- _THE TASK_
Go through the material below, find each line with the word "Zealand", and copy those lines.

-=-=-

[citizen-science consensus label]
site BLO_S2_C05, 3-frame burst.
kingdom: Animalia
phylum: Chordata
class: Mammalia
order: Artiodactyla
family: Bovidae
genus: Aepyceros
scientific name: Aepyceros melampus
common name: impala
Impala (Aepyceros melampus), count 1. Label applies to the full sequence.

-=-=-

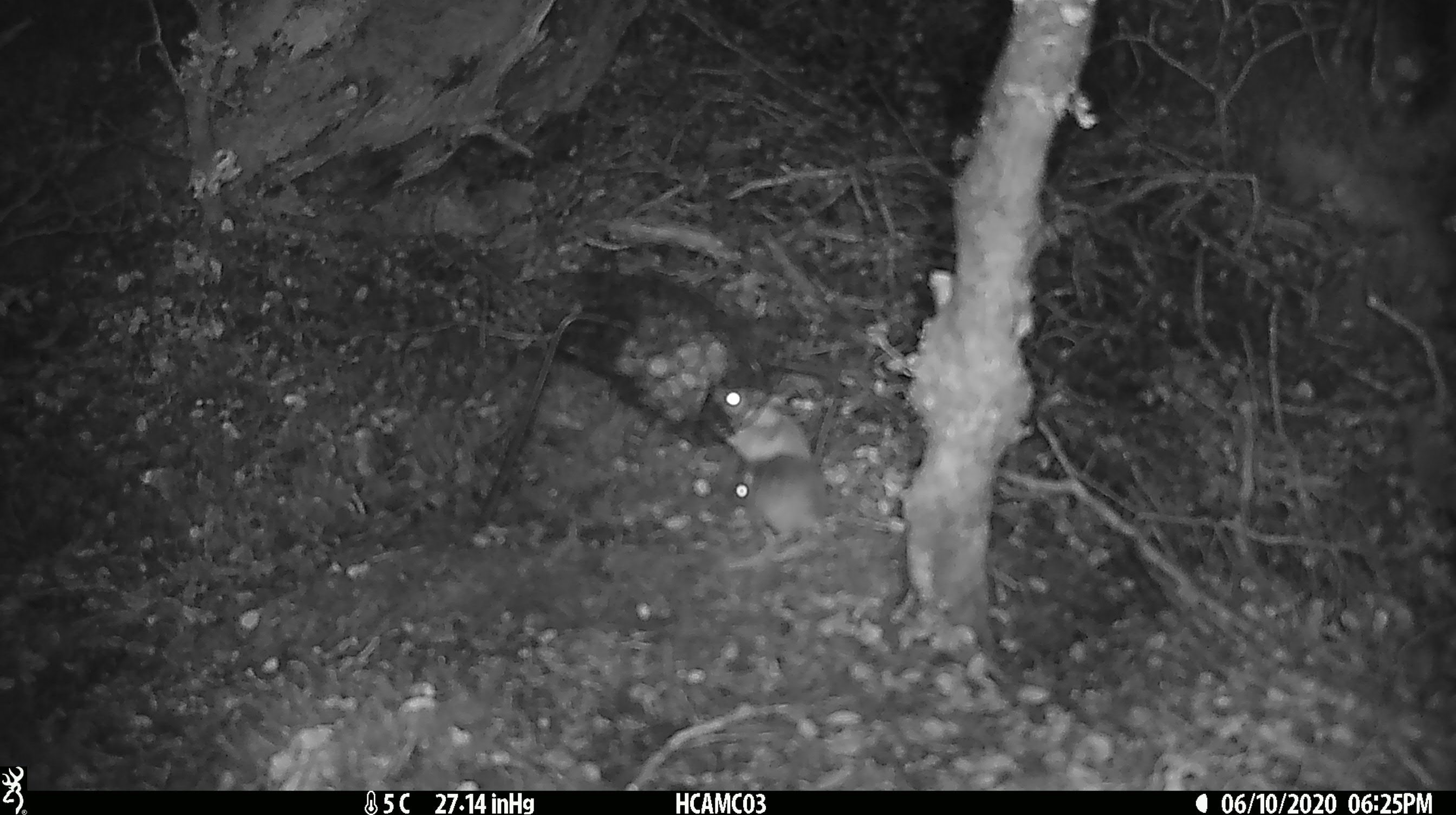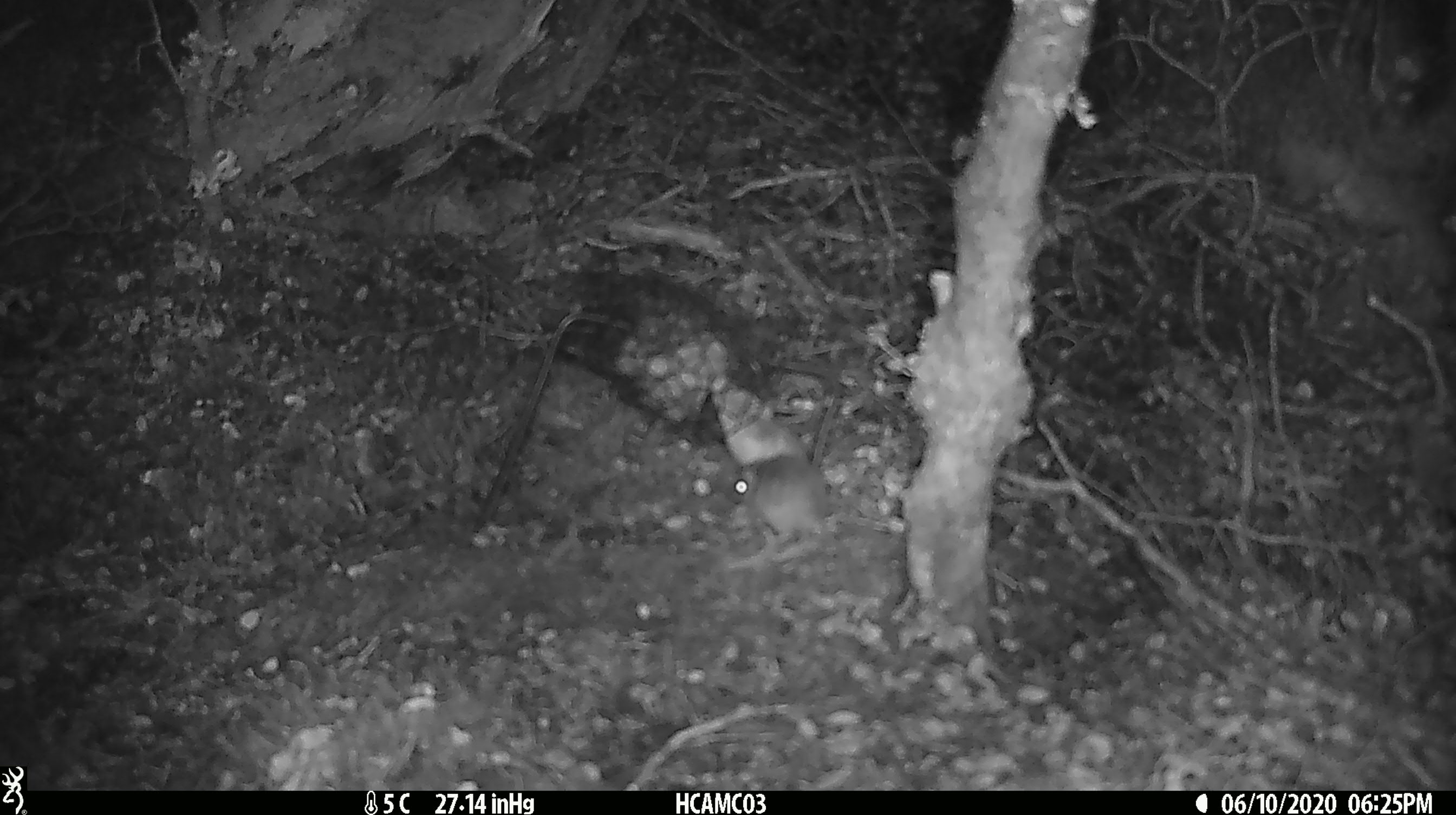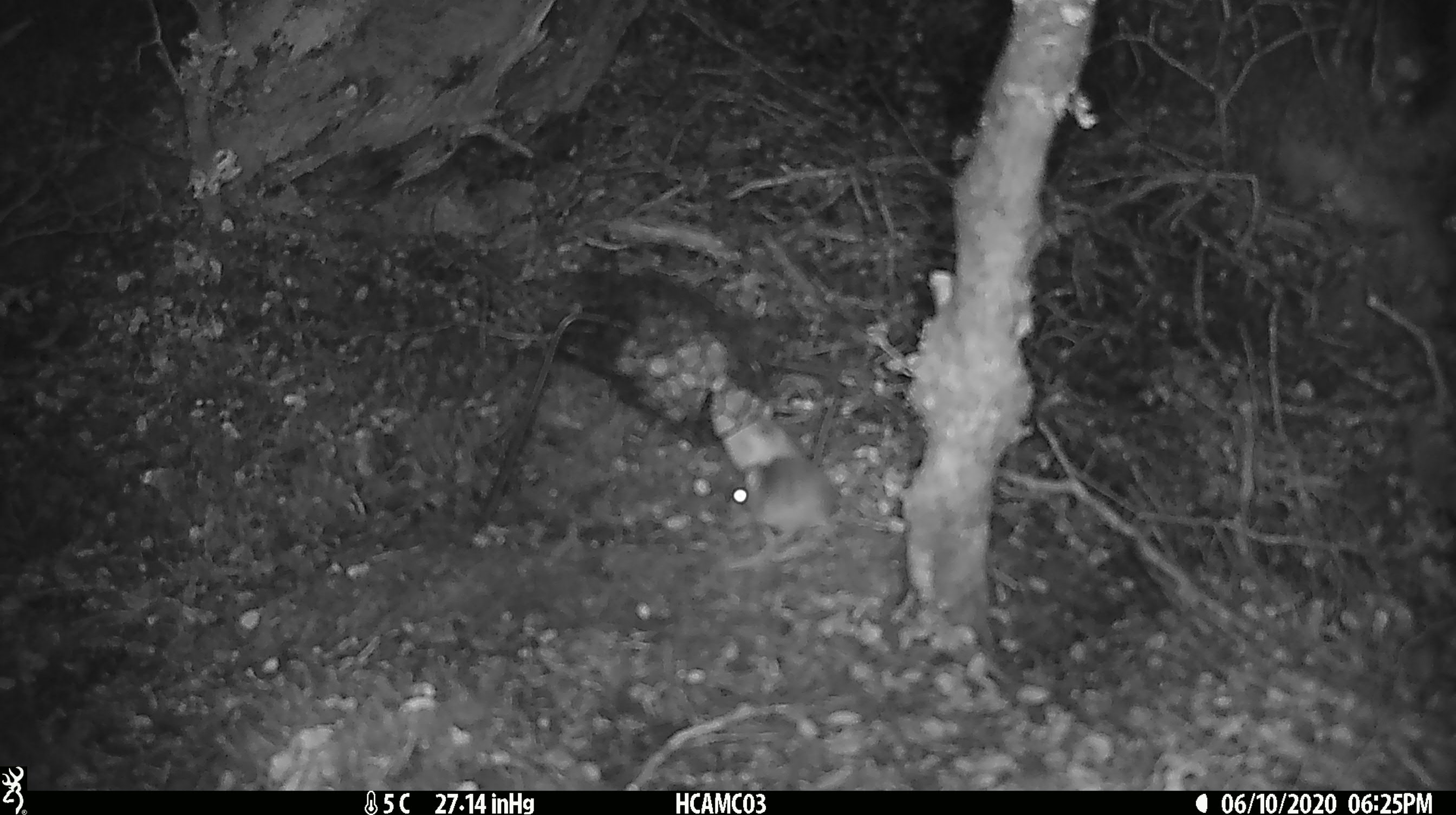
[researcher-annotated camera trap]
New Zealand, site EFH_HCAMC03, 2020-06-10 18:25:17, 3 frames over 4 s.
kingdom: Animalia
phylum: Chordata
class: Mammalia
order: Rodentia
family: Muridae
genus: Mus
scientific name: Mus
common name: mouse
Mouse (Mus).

-=-=-

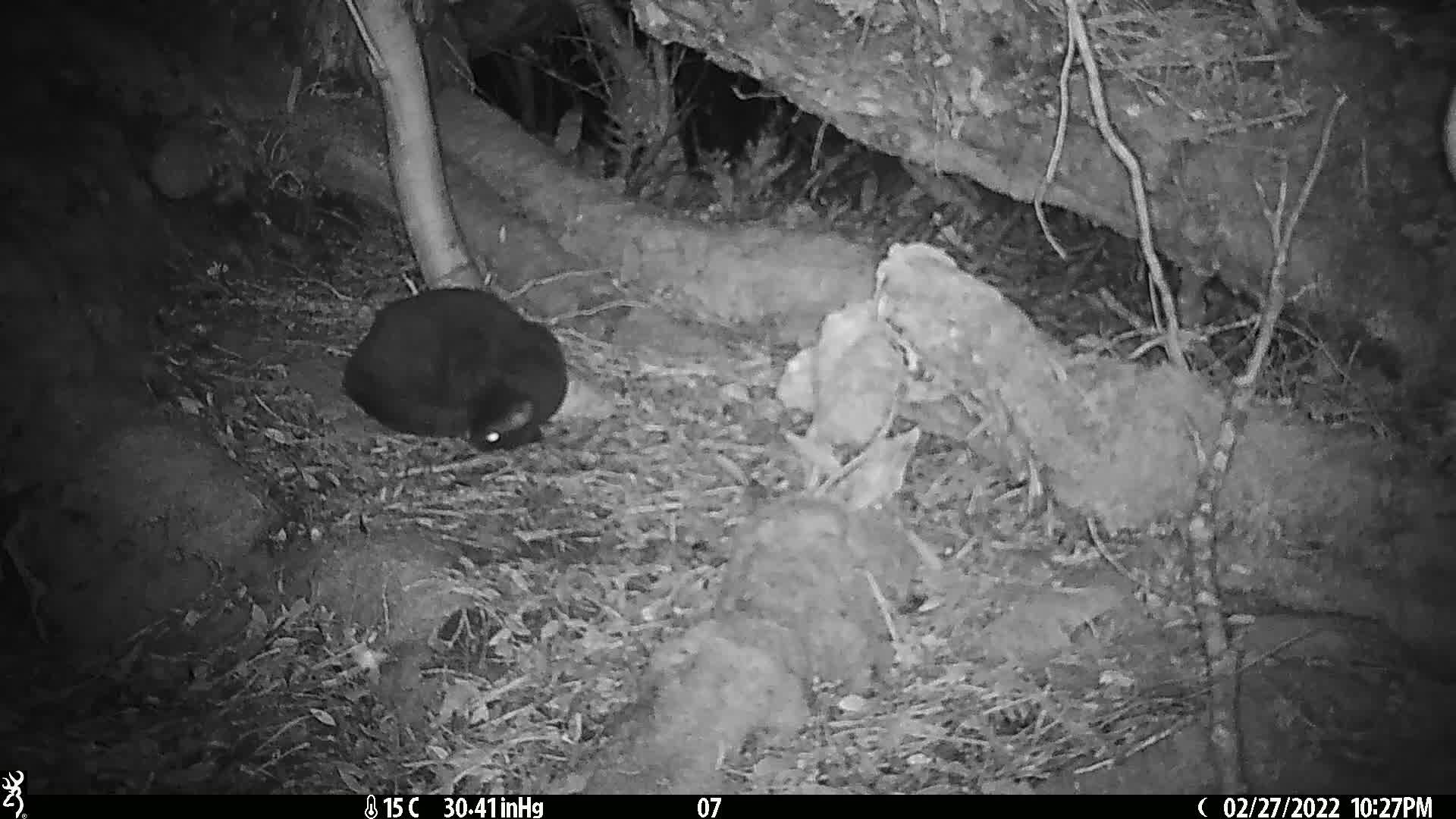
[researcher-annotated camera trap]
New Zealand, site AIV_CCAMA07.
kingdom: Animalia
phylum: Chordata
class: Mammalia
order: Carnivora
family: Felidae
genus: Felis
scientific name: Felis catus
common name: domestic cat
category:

-=-=-

- _SOLUTION_
New Zealand, site EFH_HCAMC03, 2020-06-10 18:25:17, 3 frames over 4 s.
New Zealand, site AIV_CCAMA07.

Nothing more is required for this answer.